The animals are territorial and will avoid other packs, so Pitcher is running trials to investigate whether distributing dingo urine or playing dingo sounds might deter them. Elsewhere in Australia, some farmers are using donkeys and alpacas to guard sheep from dingoes.
Yet finding ways to protect livestock without killing dingoes may not be enough to protect what many consider a menacing and sinister predator. Conservationists say attitudes must change too.
Due respect for the dingo
Chad Staples, curator at Featherdale Wildlife Park in Sydney, wants people to learn respect for dingoes as the intelligent hunters they are, and understand their value for other Australian ecosystem wildlife.
"Dingoes are important to ecosystem health," Staples said. "There is evidence they can reduce feral cat, rabbit and fox numbers," referring to animals that were brought to Australia from Europe far more recently than the dingo and have played havoc with indigenous wildlife.
But he stressed that people should be wary of them too. Dingoes will usually run from danger, but as large carnivores, they can become aggressive or get too close to campsites, especially if there is food around.
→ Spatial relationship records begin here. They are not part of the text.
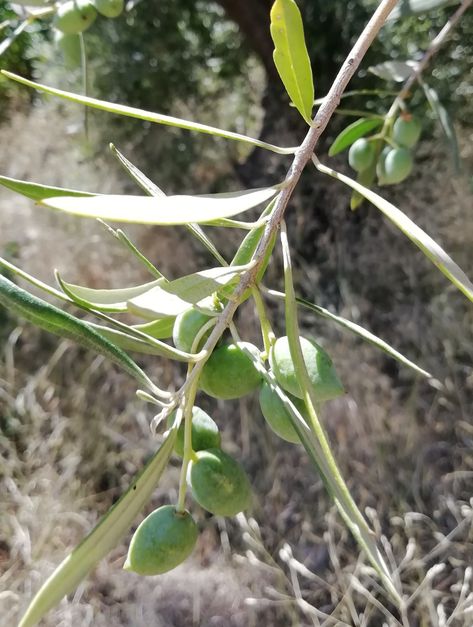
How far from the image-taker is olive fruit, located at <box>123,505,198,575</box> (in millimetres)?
457

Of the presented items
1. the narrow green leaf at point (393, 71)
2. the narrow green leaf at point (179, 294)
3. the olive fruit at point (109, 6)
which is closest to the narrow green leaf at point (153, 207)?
the narrow green leaf at point (179, 294)

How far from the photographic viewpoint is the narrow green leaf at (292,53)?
0.53m

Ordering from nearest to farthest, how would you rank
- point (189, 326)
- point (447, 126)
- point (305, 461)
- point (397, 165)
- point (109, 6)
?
1. point (189, 326)
2. point (109, 6)
3. point (397, 165)
4. point (447, 126)
5. point (305, 461)

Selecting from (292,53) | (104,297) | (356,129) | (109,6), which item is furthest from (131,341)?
(356,129)

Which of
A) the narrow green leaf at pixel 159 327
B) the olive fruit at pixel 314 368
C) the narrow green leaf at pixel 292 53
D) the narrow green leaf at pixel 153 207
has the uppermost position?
the narrow green leaf at pixel 292 53

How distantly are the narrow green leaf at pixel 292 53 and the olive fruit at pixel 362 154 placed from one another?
0.46 m

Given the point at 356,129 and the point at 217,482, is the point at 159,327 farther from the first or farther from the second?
the point at 356,129

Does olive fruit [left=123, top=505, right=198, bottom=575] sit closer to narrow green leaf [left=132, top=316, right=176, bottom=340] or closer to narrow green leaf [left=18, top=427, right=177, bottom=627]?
narrow green leaf [left=18, top=427, right=177, bottom=627]

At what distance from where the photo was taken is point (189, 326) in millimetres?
496

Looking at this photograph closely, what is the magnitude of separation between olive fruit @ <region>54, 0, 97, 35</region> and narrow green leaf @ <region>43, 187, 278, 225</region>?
564mm

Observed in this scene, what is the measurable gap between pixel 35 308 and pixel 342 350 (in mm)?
1556

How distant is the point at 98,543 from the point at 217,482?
0.31ft

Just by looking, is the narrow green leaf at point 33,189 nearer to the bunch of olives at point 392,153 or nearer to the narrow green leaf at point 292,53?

In 2018 and 2019, there was a spate of dingo attacks on humans, including small children.
One sector of Australian society has a long had a healthy respect for these apex predators; dingoes hold an important place in Indigenous spirituality.
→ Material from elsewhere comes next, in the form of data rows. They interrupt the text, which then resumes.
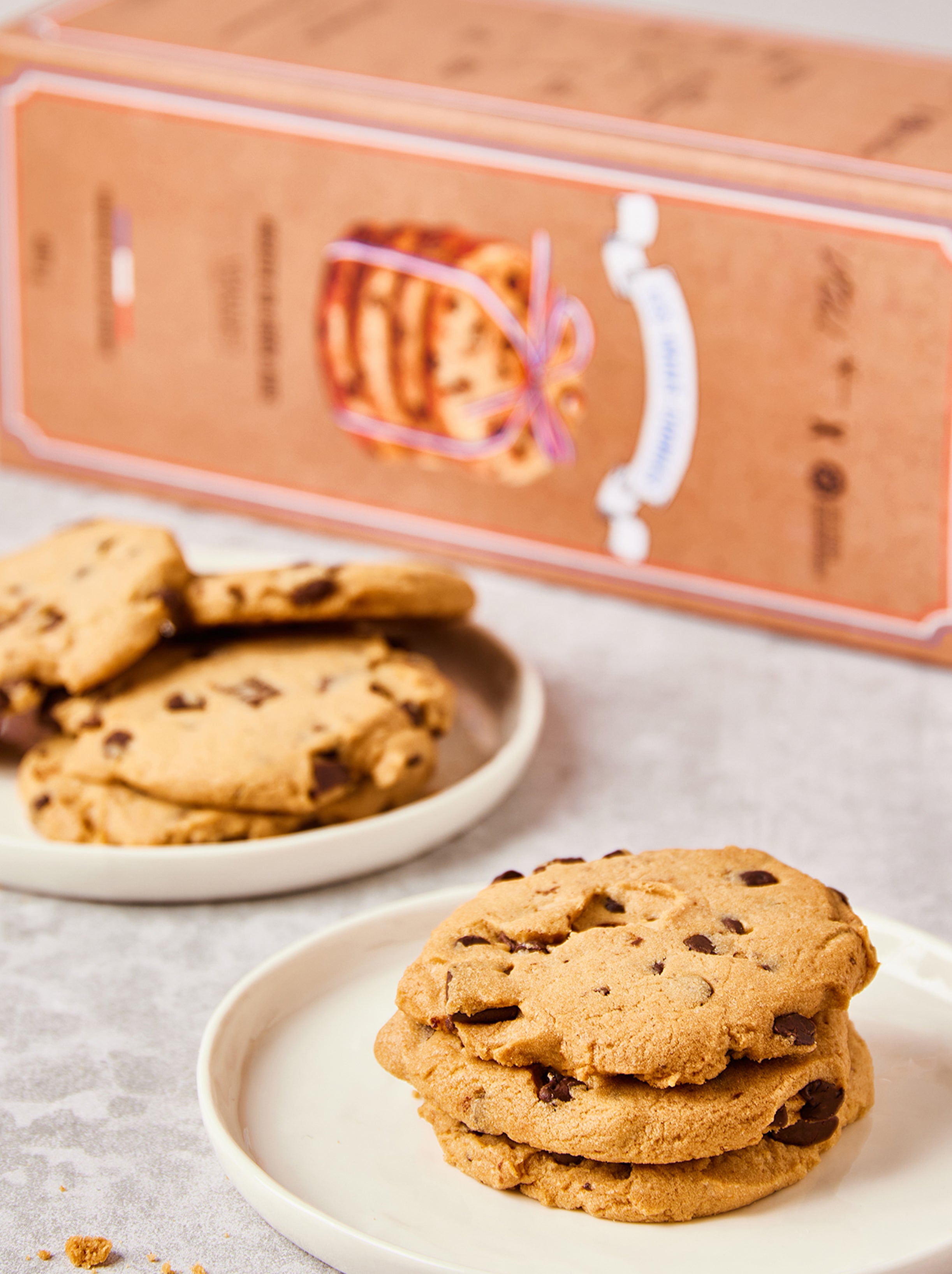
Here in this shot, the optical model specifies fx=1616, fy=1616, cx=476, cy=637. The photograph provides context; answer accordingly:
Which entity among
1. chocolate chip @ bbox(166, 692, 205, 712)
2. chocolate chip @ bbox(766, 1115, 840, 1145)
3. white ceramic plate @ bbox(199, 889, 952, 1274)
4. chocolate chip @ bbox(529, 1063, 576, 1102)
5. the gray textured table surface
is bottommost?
the gray textured table surface

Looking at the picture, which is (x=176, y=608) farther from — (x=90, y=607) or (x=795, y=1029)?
(x=795, y=1029)

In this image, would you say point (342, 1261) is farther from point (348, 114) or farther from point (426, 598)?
point (348, 114)

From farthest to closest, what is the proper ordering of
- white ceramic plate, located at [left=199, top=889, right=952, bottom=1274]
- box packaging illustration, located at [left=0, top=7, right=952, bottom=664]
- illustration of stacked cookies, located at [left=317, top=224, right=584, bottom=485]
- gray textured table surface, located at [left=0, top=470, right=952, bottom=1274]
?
illustration of stacked cookies, located at [left=317, top=224, right=584, bottom=485] < box packaging illustration, located at [left=0, top=7, right=952, bottom=664] < gray textured table surface, located at [left=0, top=470, right=952, bottom=1274] < white ceramic plate, located at [left=199, top=889, right=952, bottom=1274]

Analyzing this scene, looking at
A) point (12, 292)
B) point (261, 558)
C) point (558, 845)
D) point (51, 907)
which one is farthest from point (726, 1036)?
point (12, 292)

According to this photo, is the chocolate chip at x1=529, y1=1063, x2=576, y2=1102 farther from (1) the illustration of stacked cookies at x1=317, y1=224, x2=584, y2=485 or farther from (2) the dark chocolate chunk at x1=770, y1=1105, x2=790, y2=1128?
(1) the illustration of stacked cookies at x1=317, y1=224, x2=584, y2=485

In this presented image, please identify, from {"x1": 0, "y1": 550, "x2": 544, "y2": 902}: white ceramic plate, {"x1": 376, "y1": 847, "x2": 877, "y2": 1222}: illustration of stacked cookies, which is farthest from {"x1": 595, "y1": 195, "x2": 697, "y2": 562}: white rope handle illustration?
{"x1": 376, "y1": 847, "x2": 877, "y2": 1222}: illustration of stacked cookies

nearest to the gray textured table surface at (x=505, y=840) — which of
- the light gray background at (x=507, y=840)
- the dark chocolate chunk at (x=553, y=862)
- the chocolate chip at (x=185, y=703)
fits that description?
the light gray background at (x=507, y=840)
Evans recently set up a mentoring program at Secret Creek with local Indigenous elders and environmentalists to teach Indigenous youth about the cultural significance of wild animals and the need to preserve their habitat. He believes connecting with young people can help shape future attitudes to conservation in Australia.
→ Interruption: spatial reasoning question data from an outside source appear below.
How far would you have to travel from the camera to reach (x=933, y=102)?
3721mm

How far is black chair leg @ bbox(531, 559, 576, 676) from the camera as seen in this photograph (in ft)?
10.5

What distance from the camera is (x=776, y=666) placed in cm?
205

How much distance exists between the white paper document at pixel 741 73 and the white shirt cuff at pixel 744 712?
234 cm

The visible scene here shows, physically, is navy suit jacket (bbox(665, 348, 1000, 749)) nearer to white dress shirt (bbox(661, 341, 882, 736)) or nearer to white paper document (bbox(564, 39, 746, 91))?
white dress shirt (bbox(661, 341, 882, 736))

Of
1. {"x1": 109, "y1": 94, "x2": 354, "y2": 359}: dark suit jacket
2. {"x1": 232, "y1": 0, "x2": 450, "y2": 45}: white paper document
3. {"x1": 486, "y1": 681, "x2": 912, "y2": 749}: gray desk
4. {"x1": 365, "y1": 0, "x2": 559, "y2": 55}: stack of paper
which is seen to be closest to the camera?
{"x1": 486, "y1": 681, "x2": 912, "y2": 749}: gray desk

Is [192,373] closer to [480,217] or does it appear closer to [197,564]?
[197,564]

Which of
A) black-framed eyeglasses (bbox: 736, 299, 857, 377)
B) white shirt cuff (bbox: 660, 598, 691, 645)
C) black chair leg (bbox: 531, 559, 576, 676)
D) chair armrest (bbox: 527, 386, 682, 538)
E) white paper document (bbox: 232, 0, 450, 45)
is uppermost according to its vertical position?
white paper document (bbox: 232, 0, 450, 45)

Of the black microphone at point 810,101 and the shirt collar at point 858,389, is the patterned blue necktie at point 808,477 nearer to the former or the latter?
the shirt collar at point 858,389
As winter turns to spring in the blackened forest, the Secret Creek pair are safe, at least for now, from fires. Evans hopes they will breed, so their offspring can be released to boost the species' wild population.
But there is still much work to be done to ensure their survival beyond the protection of the sanctuary. "We need to educate the next generation of the worth of these animals," Evans said. "Then they may be safe in the wild again."